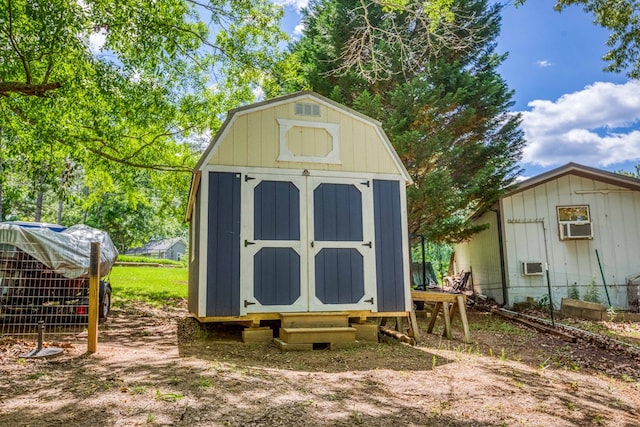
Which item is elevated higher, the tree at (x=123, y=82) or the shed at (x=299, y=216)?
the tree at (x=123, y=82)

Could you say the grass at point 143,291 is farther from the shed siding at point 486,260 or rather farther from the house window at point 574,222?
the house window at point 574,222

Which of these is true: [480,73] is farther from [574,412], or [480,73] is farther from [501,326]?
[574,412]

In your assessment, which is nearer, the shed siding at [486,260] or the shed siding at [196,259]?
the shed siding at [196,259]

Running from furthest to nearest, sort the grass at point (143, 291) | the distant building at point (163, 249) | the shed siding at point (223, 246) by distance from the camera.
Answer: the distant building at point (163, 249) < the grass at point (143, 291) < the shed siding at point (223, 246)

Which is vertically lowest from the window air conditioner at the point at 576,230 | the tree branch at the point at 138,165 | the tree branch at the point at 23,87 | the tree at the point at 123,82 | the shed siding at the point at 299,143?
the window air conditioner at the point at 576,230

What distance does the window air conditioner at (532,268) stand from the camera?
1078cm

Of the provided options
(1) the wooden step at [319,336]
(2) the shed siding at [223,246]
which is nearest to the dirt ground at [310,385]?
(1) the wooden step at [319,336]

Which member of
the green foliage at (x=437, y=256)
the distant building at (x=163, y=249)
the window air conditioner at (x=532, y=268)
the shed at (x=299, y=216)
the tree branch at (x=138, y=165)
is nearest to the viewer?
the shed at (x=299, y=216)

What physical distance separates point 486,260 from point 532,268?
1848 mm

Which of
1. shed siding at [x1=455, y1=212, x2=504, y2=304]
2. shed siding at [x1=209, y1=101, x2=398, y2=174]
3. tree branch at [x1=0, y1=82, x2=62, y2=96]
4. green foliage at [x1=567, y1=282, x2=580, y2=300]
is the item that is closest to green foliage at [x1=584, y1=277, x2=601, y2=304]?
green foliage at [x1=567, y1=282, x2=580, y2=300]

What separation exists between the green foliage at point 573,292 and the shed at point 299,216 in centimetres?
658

====

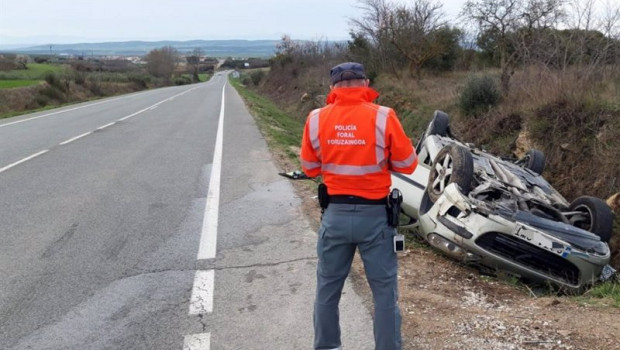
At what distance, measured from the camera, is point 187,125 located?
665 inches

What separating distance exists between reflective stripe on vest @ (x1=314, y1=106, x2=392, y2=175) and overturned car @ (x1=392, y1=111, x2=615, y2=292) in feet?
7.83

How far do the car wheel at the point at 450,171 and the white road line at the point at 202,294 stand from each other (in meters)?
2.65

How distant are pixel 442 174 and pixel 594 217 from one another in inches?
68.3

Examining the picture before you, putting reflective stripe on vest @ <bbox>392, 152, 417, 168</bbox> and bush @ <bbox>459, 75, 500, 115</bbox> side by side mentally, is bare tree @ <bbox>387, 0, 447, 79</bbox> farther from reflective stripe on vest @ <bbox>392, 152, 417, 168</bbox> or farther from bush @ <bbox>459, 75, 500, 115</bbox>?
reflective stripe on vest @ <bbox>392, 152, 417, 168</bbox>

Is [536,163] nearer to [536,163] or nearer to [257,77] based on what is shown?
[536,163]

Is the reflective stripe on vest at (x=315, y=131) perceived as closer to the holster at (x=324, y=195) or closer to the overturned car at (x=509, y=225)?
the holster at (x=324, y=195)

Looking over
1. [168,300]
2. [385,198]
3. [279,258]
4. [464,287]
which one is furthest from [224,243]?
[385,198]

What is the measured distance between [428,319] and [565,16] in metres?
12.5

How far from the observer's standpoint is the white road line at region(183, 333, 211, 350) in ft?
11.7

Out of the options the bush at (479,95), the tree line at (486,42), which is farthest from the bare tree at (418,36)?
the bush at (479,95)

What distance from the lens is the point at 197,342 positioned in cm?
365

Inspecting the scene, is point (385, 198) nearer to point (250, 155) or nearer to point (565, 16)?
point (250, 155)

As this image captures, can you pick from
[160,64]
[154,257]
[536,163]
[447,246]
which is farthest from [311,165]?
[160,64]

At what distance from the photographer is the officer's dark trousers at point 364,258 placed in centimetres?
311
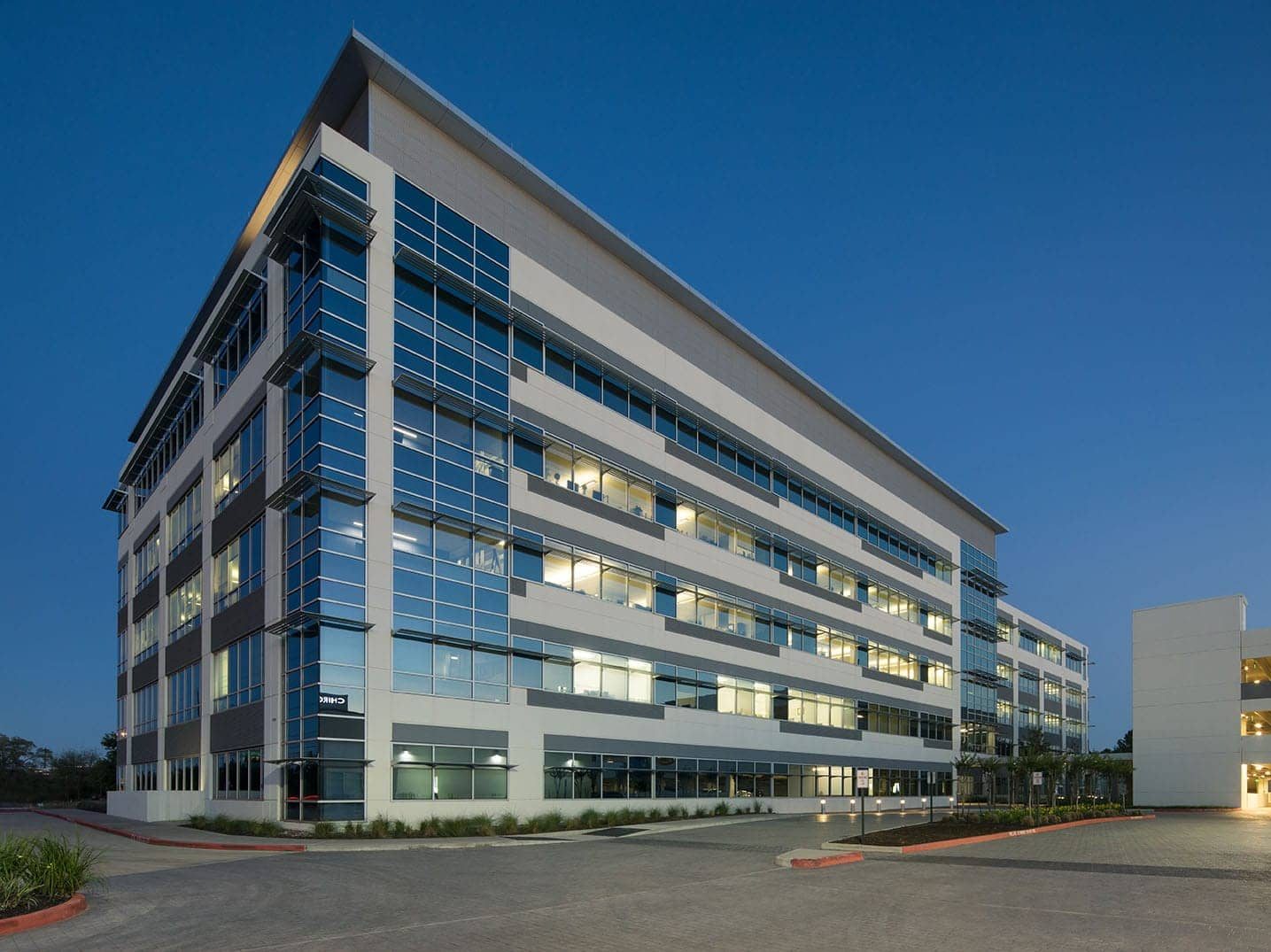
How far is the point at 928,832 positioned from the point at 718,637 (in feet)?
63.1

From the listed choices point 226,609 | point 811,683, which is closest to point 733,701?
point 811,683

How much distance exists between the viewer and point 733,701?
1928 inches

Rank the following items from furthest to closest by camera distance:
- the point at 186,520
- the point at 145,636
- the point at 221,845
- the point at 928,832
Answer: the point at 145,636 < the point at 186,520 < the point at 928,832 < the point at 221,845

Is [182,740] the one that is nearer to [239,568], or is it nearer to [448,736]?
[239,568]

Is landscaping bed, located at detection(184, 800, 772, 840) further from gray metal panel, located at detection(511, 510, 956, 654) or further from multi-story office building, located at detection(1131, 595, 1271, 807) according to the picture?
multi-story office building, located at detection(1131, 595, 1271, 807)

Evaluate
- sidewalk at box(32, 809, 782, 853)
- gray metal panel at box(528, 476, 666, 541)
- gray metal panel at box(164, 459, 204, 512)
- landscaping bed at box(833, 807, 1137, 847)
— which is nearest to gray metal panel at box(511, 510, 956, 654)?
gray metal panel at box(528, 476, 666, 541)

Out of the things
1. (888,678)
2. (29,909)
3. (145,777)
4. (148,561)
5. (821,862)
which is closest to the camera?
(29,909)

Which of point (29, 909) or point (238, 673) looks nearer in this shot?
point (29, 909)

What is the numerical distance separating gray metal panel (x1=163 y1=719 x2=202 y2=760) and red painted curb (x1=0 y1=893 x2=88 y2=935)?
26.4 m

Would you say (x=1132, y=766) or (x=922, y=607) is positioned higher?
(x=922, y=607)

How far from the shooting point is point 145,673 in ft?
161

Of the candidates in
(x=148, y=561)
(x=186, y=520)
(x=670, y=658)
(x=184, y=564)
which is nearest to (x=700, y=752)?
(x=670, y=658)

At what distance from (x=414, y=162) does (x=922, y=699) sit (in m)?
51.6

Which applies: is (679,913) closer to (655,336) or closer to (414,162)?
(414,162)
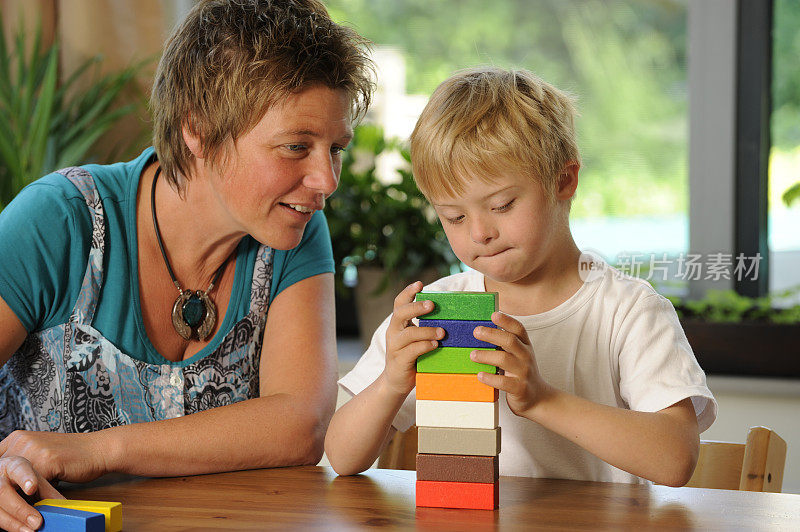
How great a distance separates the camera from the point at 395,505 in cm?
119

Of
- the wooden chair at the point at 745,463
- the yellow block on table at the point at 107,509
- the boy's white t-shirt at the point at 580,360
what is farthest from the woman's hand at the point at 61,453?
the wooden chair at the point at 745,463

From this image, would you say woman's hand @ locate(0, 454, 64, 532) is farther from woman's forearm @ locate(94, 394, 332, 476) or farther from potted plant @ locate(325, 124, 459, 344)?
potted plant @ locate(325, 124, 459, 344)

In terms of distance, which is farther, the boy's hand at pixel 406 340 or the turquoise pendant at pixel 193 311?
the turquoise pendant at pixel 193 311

====

WHAT YOU SHOULD DO: Please pull out every line of the records above that contains the word "plant", matching case exactly.

WRITTEN ANSWER:
From this image, would you say woman's hand @ locate(0, 454, 64, 532) is farther from woman's forearm @ locate(94, 394, 332, 476) or farther from potted plant @ locate(325, 124, 459, 344)?
potted plant @ locate(325, 124, 459, 344)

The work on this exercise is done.